WORK TO COMPLETE: As you print the data below, keep every line exactly as it is and leave the images behind.

- - - - - - -

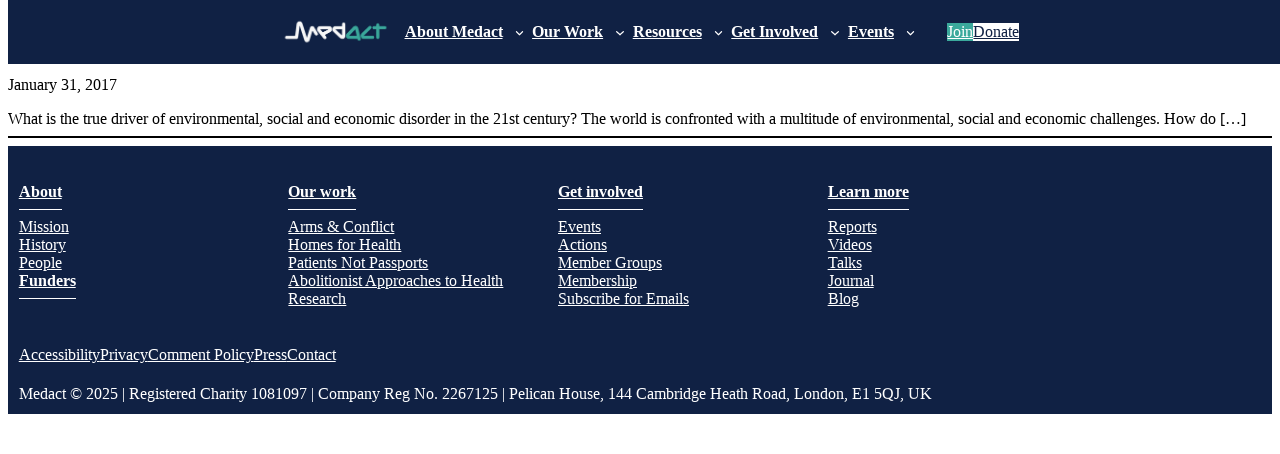

--- FILE ---
content_type: text/css
request_url: https://www.medact.org/app/themes/medact/css/colours.css?ver=1.4.3
body_size: -348
content:
:root {
  /* Primary (#102144): For main navigation bars, headers, footers, and other dominant UI elements */
  --medact-blue: #102144;
  /* Secondary (#3ba99c): For buttons and section dividers */
  --medact-green: #3ba99c;
  /* Accent 1* (#fe5d60): For urgent alerts */
  --medact-red: #fe5d60;
  /* Accent 2* (#f3d250): For some highlights and stats  */
  --medact-yellow: #f3d250;
  /* Background (#f9f9f9): Page background */
  --medact-white: #f9f9f9;
  /* Text (#1a1f2b): For all body copy */
  --medact-black: #1a1f2b;

  /* blends */
  --medact-blue-black: color-mix(in srgb, var(--medact-blue), var(--medact-black));
  --medact-blue-green: color-mix(in srgb, var(--medact-blue), var(--medact-green));

  /* transparencies */
  --medact-blue-overlay: #102144ee;
}

--- FILE ---
content_type: text/css
request_url: https://www.medact.org/app/themes/medact/css/report.css?ver=1.4.3
body_size: -1089
content:

.post-template-single-annual_report {
  font-size: 1.3rem;
}

.post-template-single-annual_report h1.wp-block-post-title {
  text-align: center;
  border: 0;
  font-size: 2.5rem;
  padding: 2rem 0;
}

.post-template-single-annual_report .wp-block-button {
  border: 2px solid var(--wp--preset--color--dark-blue);
  color: var(--wp--preset--color--dark-blue);
}

.post-template-single-annual_report section {
  padding: 2rem 0;
}

.post-template-single-annual_report section h2 {
  display: inline-block;
  font-size: 2.5rem;
  padding: 2rem 0;
  border-bottom: 1px solid black;
}

.post-template-single-annual_report section h2+p {
  font-weight: bold;
  padding-bottom: 0.5rem;
}

.post-template-single-annual_report section h2+p+p {
  margin-block-start: 0;
}

.post-template-single-annual_report section:nth-child(2n) {
  background-color: #455d6d;
  color: #fff;
}

.post-template-single-annual_report section:nth-child(2n) h2 {
  color: #fff;
  border-color: #fff;
}

.post-template-single-annual_report section:nth-child(2n) a {
  color: #fffda9;
}

.post-template-single-annual_report .alert {
  font-weight: 600;
  font-style: italic;
  background-color: #f0f8ff;
  border: 1px solid #000;
  padding: 12px;
}

.post-template-single-annual_report .alert a {
  color: var(--wp--preset--color--mid-blue);
}

.post-template-single-annual_report .caption, .post-template-single-annual_report .wp-element-caption {
  font-size: 1rem;
  font-style: italic;
}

- - - - - - -

RESPONSE AREA:
--- FILE ---
content_type: text/css
request_url: https://www.medact.org/app/themes/medact/css/colours.css?ver=1.4.3
body_size: -348
content:
:root {
  /* Primary (#102144): For main navigation bars, headers, footers, and other dominant UI elements */
  --medact-blue: #102144;
  /* Secondary (#3ba99c): For buttons and section dividers */
  --medact-green: #3ba99c;
  /* Accent 1* (#fe5d60): For urgent alerts */
  --medact-red: #fe5d60;
  /* Accent 2* (#f3d250): For some highlights and stats  */
  --medact-yellow: #f3d250;
  /* Background (#f9f9f9): Page background */
  --medact-white: #f9f9f9;
  /* Text (#1a1f2b): For all body copy */
  --medact-black: #1a1f2b;

  /* blends */
  --medact-blue-black: color-mix(in srgb, var(--medact-blue), var(--medact-black));
  --medact-blue-green: color-mix(in srgb, var(--medact-blue), var(--medact-green));

  /* transparencies */
  --medact-blue-overlay: #102144ee;
}

--- FILE ---
content_type: text/css
request_url: https://www.medact.org/app/themes/medact/css/report.css?ver=1.4.3
body_size: -1089
content:

.post-template-single-annual_report {
  font-size: 1.3rem;
}

.post-template-single-annual_report h1.wp-block-post-title {
  text-align: center;
  border: 0;
  font-size: 2.5rem;
  padding: 2rem 0;
}

.post-template-single-annual_report .wp-block-button {
  border: 2px solid var(--wp--preset--color--dark-blue);
  color: var(--wp--preset--color--dark-blue);
}

.post-template-single-annual_report section {
  padding: 2rem 0;
}

.post-template-single-annual_report section h2 {
  display: inline-block;
  font-size: 2.5rem;
  padding: 2rem 0;
  border-bottom: 1px solid black;
}

.post-template-single-annual_report section h2+p {
  font-weight: bold;
  padding-bottom: 0.5rem;
}

.post-template-single-annual_report section h2+p+p {
  margin-block-start: 0;
}

.post-template-single-annual_report section:nth-child(2n) {
  background-color: #455d6d;
  color: #fff;
}

.post-template-single-annual_report section:nth-child(2n) h2 {
  color: #fff;
  border-color: #fff;
}

.post-template-single-annual_report section:nth-child(2n) a {
  color: #fffda9;
}

.post-template-single-annual_report .alert {
  font-weight: 600;
  font-style: italic;
  background-color: #f0f8ff;
  border: 1px solid #000;
  padding: 12px;
}

.post-template-single-annual_report .alert a {
  color: var(--wp--preset--color--mid-blue);
}

.post-template-single-annual_report .caption, .post-template-single-annual_report .wp-element-caption {
  font-size: 1rem;
  font-style: italic;
}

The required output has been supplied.